Recorded data:

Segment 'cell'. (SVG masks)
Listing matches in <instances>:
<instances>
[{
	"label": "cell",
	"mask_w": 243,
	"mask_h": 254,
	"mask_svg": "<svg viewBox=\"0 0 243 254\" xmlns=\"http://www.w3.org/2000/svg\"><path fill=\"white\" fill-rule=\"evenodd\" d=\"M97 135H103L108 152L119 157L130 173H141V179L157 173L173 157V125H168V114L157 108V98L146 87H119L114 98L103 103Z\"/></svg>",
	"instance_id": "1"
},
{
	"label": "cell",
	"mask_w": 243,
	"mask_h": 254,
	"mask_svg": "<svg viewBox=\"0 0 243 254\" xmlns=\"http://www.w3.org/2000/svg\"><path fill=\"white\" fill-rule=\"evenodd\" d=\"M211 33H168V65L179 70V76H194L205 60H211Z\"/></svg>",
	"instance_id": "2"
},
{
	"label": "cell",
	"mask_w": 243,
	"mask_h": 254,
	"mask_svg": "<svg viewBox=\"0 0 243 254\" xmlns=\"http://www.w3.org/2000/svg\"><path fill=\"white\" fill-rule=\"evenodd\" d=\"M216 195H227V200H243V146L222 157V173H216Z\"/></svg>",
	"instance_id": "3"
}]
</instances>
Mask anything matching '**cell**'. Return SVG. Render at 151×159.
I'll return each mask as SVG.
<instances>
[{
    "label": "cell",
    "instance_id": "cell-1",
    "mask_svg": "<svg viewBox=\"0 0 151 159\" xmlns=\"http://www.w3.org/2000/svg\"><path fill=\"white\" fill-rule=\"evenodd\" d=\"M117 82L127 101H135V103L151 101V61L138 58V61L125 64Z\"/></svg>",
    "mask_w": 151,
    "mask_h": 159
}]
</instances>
==
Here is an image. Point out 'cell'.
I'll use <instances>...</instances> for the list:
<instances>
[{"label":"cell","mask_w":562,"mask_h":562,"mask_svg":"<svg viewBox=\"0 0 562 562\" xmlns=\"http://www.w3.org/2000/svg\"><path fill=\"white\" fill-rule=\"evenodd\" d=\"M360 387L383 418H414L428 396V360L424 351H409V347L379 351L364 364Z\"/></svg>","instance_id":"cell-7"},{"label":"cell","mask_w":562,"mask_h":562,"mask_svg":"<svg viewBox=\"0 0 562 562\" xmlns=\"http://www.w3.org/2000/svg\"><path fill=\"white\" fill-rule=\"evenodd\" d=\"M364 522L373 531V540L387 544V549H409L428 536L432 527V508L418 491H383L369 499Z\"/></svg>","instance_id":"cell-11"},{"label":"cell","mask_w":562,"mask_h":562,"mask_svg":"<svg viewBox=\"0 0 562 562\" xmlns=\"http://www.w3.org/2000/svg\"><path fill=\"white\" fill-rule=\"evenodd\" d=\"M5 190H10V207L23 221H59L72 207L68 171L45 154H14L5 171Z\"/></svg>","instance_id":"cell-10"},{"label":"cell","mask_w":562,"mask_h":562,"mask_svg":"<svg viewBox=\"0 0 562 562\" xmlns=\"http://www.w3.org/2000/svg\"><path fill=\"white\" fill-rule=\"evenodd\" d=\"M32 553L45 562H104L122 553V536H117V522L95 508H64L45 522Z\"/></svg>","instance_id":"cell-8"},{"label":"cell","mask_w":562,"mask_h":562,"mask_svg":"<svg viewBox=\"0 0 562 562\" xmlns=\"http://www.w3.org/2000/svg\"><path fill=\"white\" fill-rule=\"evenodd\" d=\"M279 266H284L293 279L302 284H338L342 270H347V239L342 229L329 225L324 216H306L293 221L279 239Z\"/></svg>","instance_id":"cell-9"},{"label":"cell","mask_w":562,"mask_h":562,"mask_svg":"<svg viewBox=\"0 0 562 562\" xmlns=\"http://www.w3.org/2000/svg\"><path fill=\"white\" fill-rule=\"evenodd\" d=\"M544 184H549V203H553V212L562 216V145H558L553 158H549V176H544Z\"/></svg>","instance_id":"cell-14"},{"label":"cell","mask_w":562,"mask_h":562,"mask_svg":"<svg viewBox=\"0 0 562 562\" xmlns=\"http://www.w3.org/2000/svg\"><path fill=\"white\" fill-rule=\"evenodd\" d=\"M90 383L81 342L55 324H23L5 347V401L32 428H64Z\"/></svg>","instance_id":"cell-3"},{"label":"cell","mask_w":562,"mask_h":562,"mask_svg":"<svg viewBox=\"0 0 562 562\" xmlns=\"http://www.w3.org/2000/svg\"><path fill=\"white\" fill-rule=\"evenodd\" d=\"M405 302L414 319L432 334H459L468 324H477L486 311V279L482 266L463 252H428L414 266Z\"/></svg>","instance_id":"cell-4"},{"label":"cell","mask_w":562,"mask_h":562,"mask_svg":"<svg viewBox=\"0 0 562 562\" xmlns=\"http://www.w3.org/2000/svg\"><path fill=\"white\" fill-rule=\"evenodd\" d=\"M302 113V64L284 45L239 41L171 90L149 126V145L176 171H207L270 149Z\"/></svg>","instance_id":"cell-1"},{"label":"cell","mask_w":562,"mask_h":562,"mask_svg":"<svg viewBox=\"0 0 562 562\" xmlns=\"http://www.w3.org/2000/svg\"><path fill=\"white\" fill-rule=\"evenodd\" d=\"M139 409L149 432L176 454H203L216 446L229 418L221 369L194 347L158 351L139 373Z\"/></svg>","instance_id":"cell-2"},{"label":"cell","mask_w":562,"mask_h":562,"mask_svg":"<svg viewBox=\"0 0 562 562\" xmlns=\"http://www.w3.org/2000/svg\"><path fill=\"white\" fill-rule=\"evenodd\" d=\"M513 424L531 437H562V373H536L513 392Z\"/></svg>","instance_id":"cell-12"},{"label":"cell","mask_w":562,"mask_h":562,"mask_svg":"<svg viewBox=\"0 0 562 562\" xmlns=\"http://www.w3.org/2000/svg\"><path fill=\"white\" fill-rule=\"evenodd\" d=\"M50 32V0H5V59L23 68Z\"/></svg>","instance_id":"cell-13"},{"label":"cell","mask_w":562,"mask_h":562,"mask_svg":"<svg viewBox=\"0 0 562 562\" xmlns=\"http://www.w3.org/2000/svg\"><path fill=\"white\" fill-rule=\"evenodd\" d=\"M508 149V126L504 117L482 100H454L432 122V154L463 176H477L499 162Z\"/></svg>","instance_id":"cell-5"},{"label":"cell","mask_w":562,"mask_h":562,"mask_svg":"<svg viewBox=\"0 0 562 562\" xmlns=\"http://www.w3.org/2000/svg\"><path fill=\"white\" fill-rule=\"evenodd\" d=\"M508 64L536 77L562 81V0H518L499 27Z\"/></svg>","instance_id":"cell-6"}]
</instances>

THE TASK – Can you reproduce, word for word, the lines of the entries above starting at the line containing "Segment 'cell'. (SVG masks)" and ending at the line containing "135H103L108 152L119 157L130", with both of those lines included?

ANSWER TO THE EXERCISE –
Segment 'cell'. (SVG masks)
Listing matches in <instances>:
<instances>
[{
	"label": "cell",
	"mask_w": 243,
	"mask_h": 254,
	"mask_svg": "<svg viewBox=\"0 0 243 254\" xmlns=\"http://www.w3.org/2000/svg\"><path fill=\"white\" fill-rule=\"evenodd\" d=\"M97 135H103L108 152L119 157L130 173H141V179L157 173L173 157V125H168V114L157 108V98L146 87H119L114 98L103 103Z\"/></svg>",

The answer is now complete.